**What the exercise asks**.
In the backup guide below, which archive format is recommended for "Production" Takeout jobs?

**Excerpt provided**.
If you decided to use the public GTR proxy, please see the privacy policy on it.

Install Extension

Install the extension in a Chromium-derived browser such as Google Chrome, Edge, Opera, Brave, and etc. At the moment, the extension is not published in the web store and it might never be. Look at the purpose of this repository and guess why from this diagram below:

Ban?

I have no intention of risking my Google account to publish the extension. I assure you it's not malware but I can't say a Google robot might think differently. I'm not eager to be testing the worst case scenario; I'm just interested in preparing for it.

The extension has a rocket icon. 🚀. If you don't see it, click on the puzzle icon and click the rocket icon.

Screen Shot 2022-04-17 at 7 53 09 PM

The extension UI can be seen by clicking on the rocket icon. This may or may not be the current UI but it should be something like this

image

If you've setup your own Cloudflare Workers proxy, set the GTR Proxy Base URL to yours. The default URL in the field is the public instance.

Setup Calendar or To-do app

On your planner application of choice, remind yourself every 2 months (or whatever interval you want) to perform a backup using this. I have Todoist setup to remind me every 2 months.

First Time and Every 2 Months (or whatever interval you want)

Backing Up

  1. Initiate a Google Takeout. It may take hours or day(s) to complete.
    • You may want to try this tool with something small and insubstantial on the first run to give it a try. Smaller takeout jobs take less time to be made available for download.
    • "Production" Takeout jobs are best done with 50GB archives to reduce the number of clicking required. You should use ZIP as the solid archives of TAR aren't useful on already compressed data.
  2. Once complete, visit the Azure Blob container you made in the preparation and "Create a SAS Signature" with all the permissions (Read, Add, Write, Create, and Delete).

**Recorded data**.
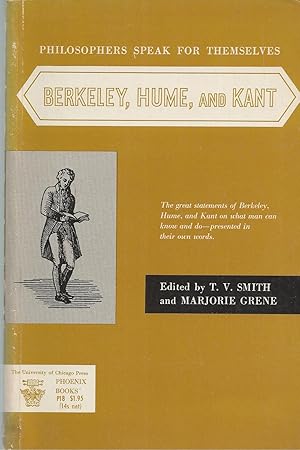 Philosophers Speak for Themselves Berkeley, Hume, and Kant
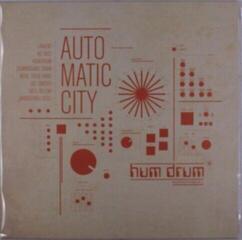 LP ploča Automatic City - Hum Drum (LP)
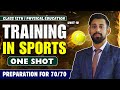 Training In Sports Unit 10 One Shot Physical Education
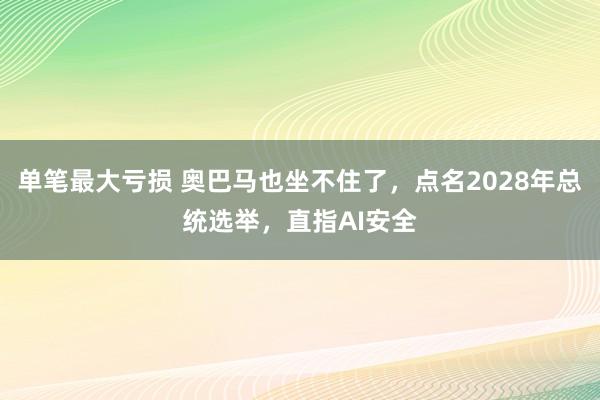 单笔最大亏损 奥巴马也坐不住了，点名2028年总统选举，直指AI安全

**Reply**.
ZIP